• **What you are asked to do**: Copy the data that follows exactly. Include no pictures.

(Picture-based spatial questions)

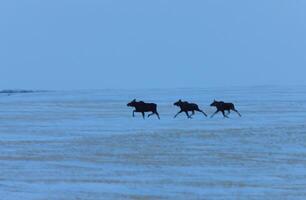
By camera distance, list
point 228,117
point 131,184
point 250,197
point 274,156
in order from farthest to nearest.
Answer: point 228,117
point 274,156
point 131,184
point 250,197

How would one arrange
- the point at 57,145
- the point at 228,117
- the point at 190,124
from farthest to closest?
1. the point at 228,117
2. the point at 190,124
3. the point at 57,145

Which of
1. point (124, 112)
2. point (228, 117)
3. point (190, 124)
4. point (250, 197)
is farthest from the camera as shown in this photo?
point (124, 112)

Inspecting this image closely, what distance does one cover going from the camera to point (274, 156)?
16.4 metres

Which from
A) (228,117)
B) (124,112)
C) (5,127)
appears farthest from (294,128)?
(124,112)

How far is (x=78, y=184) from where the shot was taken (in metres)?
13.5

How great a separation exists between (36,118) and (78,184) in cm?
1483

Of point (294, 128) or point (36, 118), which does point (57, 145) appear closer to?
point (294, 128)

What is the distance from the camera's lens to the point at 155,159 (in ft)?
52.8

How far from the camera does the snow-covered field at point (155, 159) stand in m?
12.9

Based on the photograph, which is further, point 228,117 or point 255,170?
point 228,117

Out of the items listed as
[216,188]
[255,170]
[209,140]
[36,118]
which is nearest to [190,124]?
[209,140]

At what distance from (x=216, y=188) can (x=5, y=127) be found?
12307mm

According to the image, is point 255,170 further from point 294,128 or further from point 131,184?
point 294,128

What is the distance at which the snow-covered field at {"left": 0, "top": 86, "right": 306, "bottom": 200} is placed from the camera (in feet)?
42.3
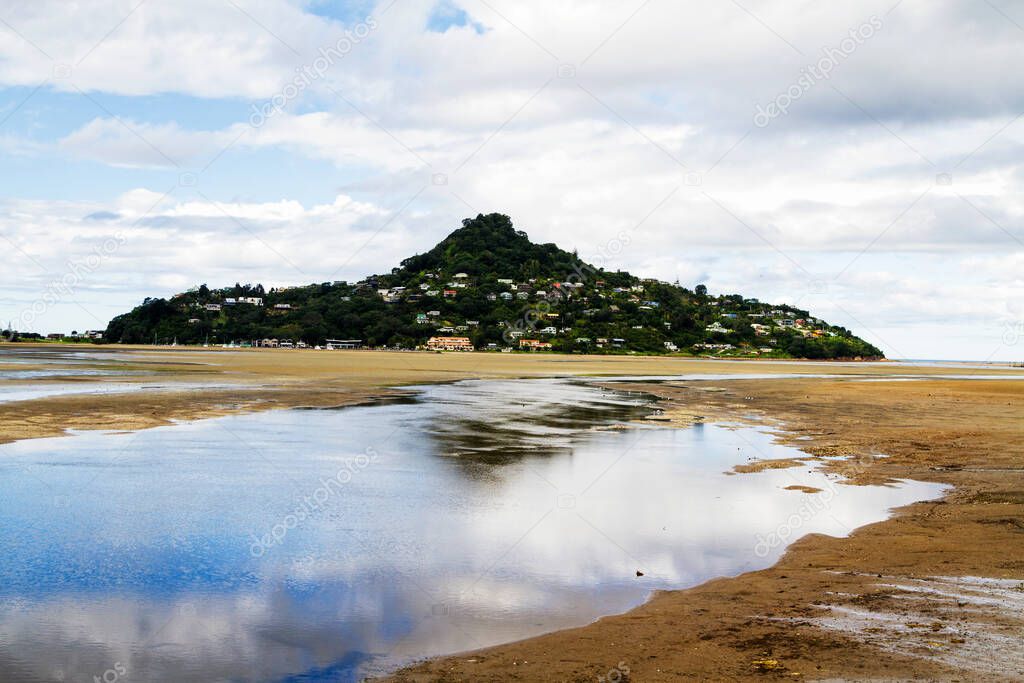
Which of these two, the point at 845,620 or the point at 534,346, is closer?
the point at 845,620

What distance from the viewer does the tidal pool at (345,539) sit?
8.61 m

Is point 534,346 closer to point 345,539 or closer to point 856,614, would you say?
point 345,539

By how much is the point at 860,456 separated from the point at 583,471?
30.9ft

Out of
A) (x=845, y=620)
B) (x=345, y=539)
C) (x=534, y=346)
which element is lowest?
(x=345, y=539)

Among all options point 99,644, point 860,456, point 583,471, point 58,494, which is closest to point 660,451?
point 583,471

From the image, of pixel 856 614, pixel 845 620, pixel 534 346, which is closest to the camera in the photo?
pixel 845 620

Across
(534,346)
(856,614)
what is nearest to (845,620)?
(856,614)

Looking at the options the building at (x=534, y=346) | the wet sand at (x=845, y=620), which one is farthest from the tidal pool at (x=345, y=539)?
the building at (x=534, y=346)

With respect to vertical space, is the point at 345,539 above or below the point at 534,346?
below

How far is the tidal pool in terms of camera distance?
861 centimetres

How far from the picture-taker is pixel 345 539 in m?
13.2

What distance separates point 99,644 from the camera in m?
8.38

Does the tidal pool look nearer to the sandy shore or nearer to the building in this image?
the sandy shore

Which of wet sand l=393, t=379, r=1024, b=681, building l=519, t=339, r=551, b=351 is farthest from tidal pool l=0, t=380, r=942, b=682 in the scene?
building l=519, t=339, r=551, b=351
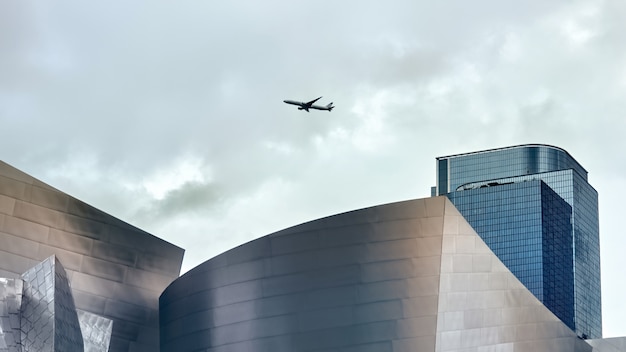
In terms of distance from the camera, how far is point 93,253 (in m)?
45.4

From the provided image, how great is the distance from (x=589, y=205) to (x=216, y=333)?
110427mm

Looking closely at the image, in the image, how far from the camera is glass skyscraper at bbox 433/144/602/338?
434ft

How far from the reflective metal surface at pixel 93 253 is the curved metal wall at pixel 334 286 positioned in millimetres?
3777

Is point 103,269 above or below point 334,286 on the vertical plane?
above

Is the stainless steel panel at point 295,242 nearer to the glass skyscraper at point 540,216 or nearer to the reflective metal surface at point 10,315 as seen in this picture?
the reflective metal surface at point 10,315

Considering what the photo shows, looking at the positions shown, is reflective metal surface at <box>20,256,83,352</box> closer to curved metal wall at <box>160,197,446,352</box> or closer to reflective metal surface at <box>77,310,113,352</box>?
reflective metal surface at <box>77,310,113,352</box>

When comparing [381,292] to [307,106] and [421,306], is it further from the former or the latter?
[307,106]

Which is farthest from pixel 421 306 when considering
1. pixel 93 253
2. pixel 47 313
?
pixel 93 253

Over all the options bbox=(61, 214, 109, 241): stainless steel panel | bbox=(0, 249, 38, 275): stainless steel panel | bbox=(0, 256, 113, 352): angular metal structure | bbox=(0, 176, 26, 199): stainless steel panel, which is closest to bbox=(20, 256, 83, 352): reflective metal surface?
bbox=(0, 256, 113, 352): angular metal structure

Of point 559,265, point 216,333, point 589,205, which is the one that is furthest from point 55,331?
point 589,205

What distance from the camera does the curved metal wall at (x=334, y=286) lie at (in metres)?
38.2

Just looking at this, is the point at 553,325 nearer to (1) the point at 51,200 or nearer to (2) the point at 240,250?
(2) the point at 240,250

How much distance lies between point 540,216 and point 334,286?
95.6 metres

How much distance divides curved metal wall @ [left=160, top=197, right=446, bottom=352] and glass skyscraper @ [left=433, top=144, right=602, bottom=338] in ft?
299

• **Solved exercise**:
By camera distance, list
point 228,117
point 131,184
point 250,197
point 274,156
in order from farthest to nearest.
Answer: point 228,117
point 274,156
point 131,184
point 250,197

How would one arrange
- the point at 57,145
- the point at 228,117
- the point at 190,124
from farthest to closest?
1. the point at 228,117
2. the point at 190,124
3. the point at 57,145

Which of
1. point (124, 112)
2. point (228, 117)
3. point (190, 124)
4. point (250, 197)
is farthest from the camera as shown in this photo?
point (124, 112)

Inspecting this image closely, what distance does one cover going from the camera to point (274, 156)?
16.4 metres

Which from
A) (228,117)
B) (124,112)
C) (5,127)
appears farthest from (294,128)?
(124,112)

How far is (x=78, y=184) from where the shot was taken (in metres)?
13.5

How great a separation exists between (36,118) and (78,184) in cm?
1483

Of point (294, 128) or point (36, 118), which does point (57, 145) appear closer to?
point (294, 128)

What is the distance from the camera's lens to the point at 155,159 (in ft)?
52.8

How far from the camera does the snow-covered field at point (155, 159) stand in m?
12.9

Based on the photograph, which is further, point 228,117 or point 255,170?
point 228,117

Out of the items listed as
[216,188]
[255,170]
[209,140]
[36,118]
which is nearest to [190,124]?
[209,140]

At what distance from (x=216, y=188) can (x=5, y=127) be found?
12307mm

According to the image, is point 255,170 further from point 294,128 or further from point 131,184?
point 294,128

What is the distance at which the snow-covered field at {"left": 0, "top": 86, "right": 306, "bottom": 200} is placed from the camera (in feet)?
42.3
Which of these two, the point at 845,620 or the point at 534,346, is closer?
the point at 845,620

What distance from the viewer does the tidal pool at (345,539) sit?
8.61 m

Is point 534,346 closer to point 345,539 or closer to point 856,614, would you say?
point 345,539

By how much is the point at 860,456 separated from the point at 583,471?
30.9ft

Out of
A) (x=845, y=620)
B) (x=345, y=539)
C) (x=534, y=346)
which element is lowest?
(x=345, y=539)

Among all options point 99,644, point 860,456, point 583,471, point 58,494, which is closest to point 660,451?
point 583,471

From the image, of pixel 856 614, pixel 845 620, pixel 534 346, which is closest to the camera in the photo?
pixel 845 620

Across
(534,346)
(856,614)
what is nearest to (845,620)?
(856,614)

Looking at the options the building at (x=534, y=346) | the wet sand at (x=845, y=620), which one is farthest from the tidal pool at (x=345, y=539)?
the building at (x=534, y=346)

With respect to vertical space, is the point at 345,539 above or below the point at 534,346?
below

How far is the tidal pool in terms of camera distance?
861 centimetres

How far from the picture-taker is pixel 345 539 in m?
13.2

What distance separates point 99,644 from the camera in m?
8.38

Does the tidal pool look nearer to the sandy shore or nearer to the building in this image?
the sandy shore

Which of wet sand l=393, t=379, r=1024, b=681, building l=519, t=339, r=551, b=351 is farthest from tidal pool l=0, t=380, r=942, b=682 in the scene?
building l=519, t=339, r=551, b=351
In terms of distance from the camera, how far is point 93,253 (in m)?
45.4

From the provided image, how great is the distance from (x=589, y=205) to (x=216, y=333)?
110427mm

Looking closely at the image, in the image, how far from the camera is glass skyscraper at bbox 433/144/602/338?
434ft

How far from the reflective metal surface at pixel 93 253 is the curved metal wall at pixel 334 286 positioned in millimetres?
3777

Is point 103,269 above or below point 334,286 on the vertical plane?
above

Is the stainless steel panel at point 295,242 nearer to the glass skyscraper at point 540,216 or nearer to the reflective metal surface at point 10,315 as seen in this picture?
the reflective metal surface at point 10,315

Considering what the photo shows, looking at the positions shown, is reflective metal surface at <box>20,256,83,352</box> closer to curved metal wall at <box>160,197,446,352</box> or closer to reflective metal surface at <box>77,310,113,352</box>?
reflective metal surface at <box>77,310,113,352</box>

When comparing [381,292] to [307,106] and [421,306], is it further from the former or the latter?
[307,106]

Which is farthest from pixel 421 306 when considering
1. pixel 93 253
2. pixel 47 313
?
pixel 93 253

Over all the options bbox=(61, 214, 109, 241): stainless steel panel | bbox=(0, 249, 38, 275): stainless steel panel | bbox=(0, 256, 113, 352): angular metal structure | bbox=(0, 176, 26, 199): stainless steel panel, which is closest to bbox=(20, 256, 83, 352): reflective metal surface?
bbox=(0, 256, 113, 352): angular metal structure

Of point 559,265, point 216,333, point 589,205, which is the one that is furthest from point 55,331?
point 589,205

What distance from the camera does the curved metal wall at (x=334, y=286) lie at (in metres)?
38.2

Just looking at this, is the point at 553,325 nearer to (1) the point at 51,200 or nearer to (2) the point at 240,250?
(2) the point at 240,250

How much distance lies between point 540,216 and point 334,286?
95.6 metres

How much distance divides curved metal wall @ [left=160, top=197, right=446, bottom=352] and glass skyscraper @ [left=433, top=144, right=602, bottom=338] in ft?
299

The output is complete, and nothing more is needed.